Data provided:
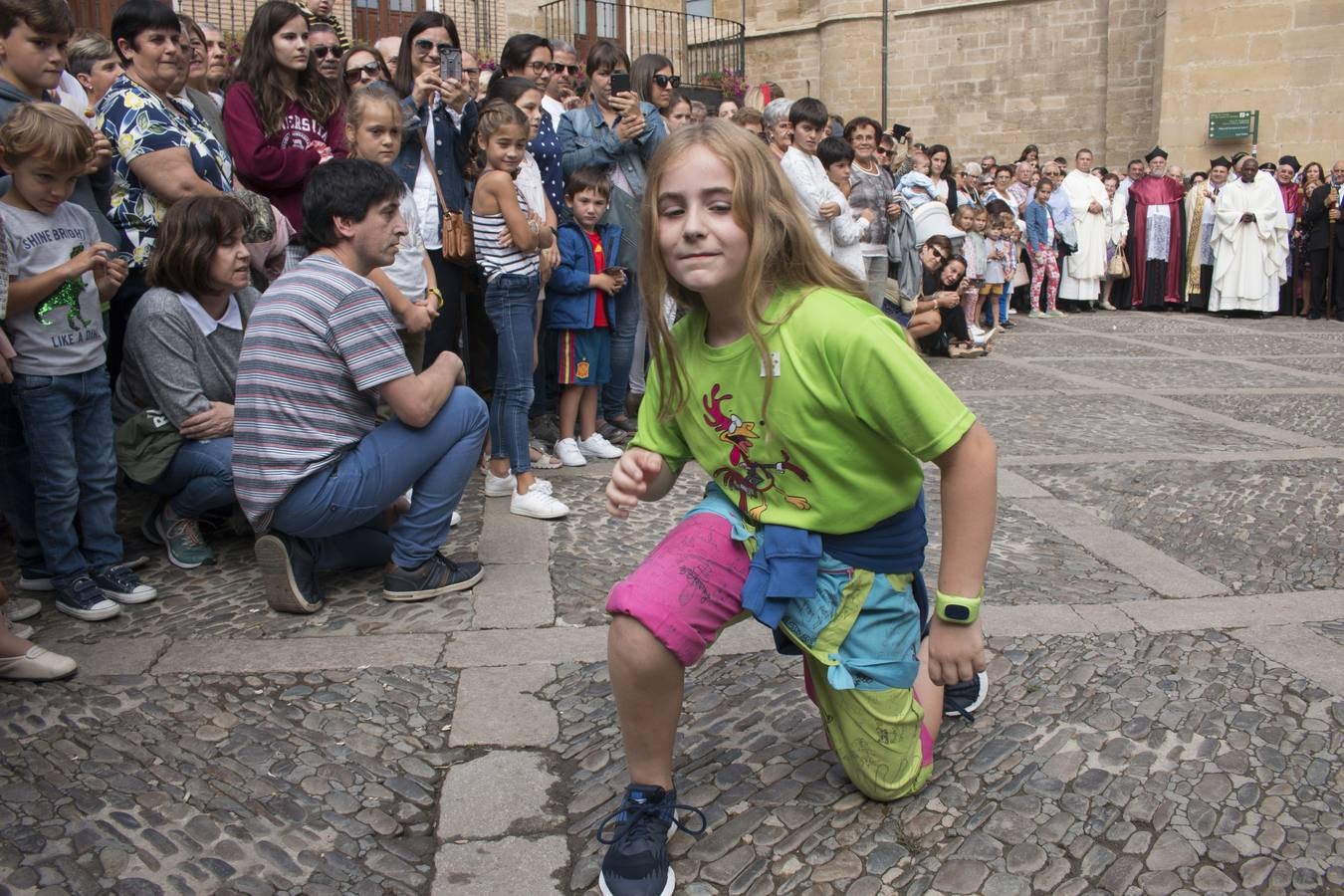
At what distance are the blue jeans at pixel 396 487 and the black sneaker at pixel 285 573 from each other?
==
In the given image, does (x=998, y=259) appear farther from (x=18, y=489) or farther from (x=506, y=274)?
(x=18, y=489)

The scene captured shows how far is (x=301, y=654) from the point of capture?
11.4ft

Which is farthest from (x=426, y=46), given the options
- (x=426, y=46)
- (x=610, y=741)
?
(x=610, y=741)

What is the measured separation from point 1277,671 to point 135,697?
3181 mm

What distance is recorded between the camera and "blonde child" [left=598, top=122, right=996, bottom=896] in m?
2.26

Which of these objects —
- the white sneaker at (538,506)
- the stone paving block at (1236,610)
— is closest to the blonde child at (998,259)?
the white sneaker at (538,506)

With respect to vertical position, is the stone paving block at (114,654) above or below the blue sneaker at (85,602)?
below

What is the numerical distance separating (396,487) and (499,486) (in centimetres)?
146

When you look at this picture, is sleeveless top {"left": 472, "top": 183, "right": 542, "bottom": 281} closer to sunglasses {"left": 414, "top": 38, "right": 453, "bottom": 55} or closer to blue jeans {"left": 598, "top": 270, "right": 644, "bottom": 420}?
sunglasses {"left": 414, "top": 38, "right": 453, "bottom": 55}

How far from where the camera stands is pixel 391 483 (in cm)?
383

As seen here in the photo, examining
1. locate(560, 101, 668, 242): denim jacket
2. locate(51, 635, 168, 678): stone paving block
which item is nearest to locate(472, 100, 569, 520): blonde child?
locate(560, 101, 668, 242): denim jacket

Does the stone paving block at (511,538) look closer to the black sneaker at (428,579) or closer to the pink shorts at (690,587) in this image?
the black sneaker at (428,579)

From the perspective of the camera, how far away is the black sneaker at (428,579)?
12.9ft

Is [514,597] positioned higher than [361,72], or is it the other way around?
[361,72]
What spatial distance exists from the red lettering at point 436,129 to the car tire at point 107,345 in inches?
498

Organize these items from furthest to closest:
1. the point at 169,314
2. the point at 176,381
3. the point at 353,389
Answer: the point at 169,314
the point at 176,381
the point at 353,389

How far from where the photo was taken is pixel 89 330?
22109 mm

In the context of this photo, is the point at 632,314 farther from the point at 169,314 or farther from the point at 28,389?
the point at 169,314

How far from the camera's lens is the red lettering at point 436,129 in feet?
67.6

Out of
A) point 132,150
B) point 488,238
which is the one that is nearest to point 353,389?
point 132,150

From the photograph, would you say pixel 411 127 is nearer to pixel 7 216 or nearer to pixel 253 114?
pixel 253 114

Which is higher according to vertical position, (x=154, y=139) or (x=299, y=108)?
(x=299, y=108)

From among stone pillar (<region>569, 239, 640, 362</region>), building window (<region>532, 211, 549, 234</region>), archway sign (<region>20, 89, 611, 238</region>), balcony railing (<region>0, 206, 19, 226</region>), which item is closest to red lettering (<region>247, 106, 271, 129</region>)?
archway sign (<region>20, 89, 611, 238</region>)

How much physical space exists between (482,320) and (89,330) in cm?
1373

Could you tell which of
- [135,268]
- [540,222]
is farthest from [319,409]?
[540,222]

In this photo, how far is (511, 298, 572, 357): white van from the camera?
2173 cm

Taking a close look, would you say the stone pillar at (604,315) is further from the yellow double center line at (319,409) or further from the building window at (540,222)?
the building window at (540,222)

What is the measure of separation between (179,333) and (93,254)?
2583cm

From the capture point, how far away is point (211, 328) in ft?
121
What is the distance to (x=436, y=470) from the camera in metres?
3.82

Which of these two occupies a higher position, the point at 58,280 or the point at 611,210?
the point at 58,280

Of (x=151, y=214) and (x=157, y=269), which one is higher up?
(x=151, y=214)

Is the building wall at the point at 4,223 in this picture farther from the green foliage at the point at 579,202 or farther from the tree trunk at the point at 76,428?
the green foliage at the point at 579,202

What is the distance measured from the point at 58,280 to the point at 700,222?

Task details: Reproduce the entries without alteration, from the line that contains "What is the distance to" to the line that contains "What is the distance measured", with both of those lines included.

Worked solution:
What is the distance to (x=436, y=470) from the camera in metres?
3.82

Which of these two occupies a higher position, the point at 58,280 or the point at 611,210?
the point at 58,280

Of (x=151, y=214) and (x=157, y=269), which one is higher up?
(x=151, y=214)

Is the building wall at the point at 4,223 in this picture farther from the green foliage at the point at 579,202 or farther from the tree trunk at the point at 76,428?
the green foliage at the point at 579,202

What is the distance measured from the point at 58,280 to the point at 700,222?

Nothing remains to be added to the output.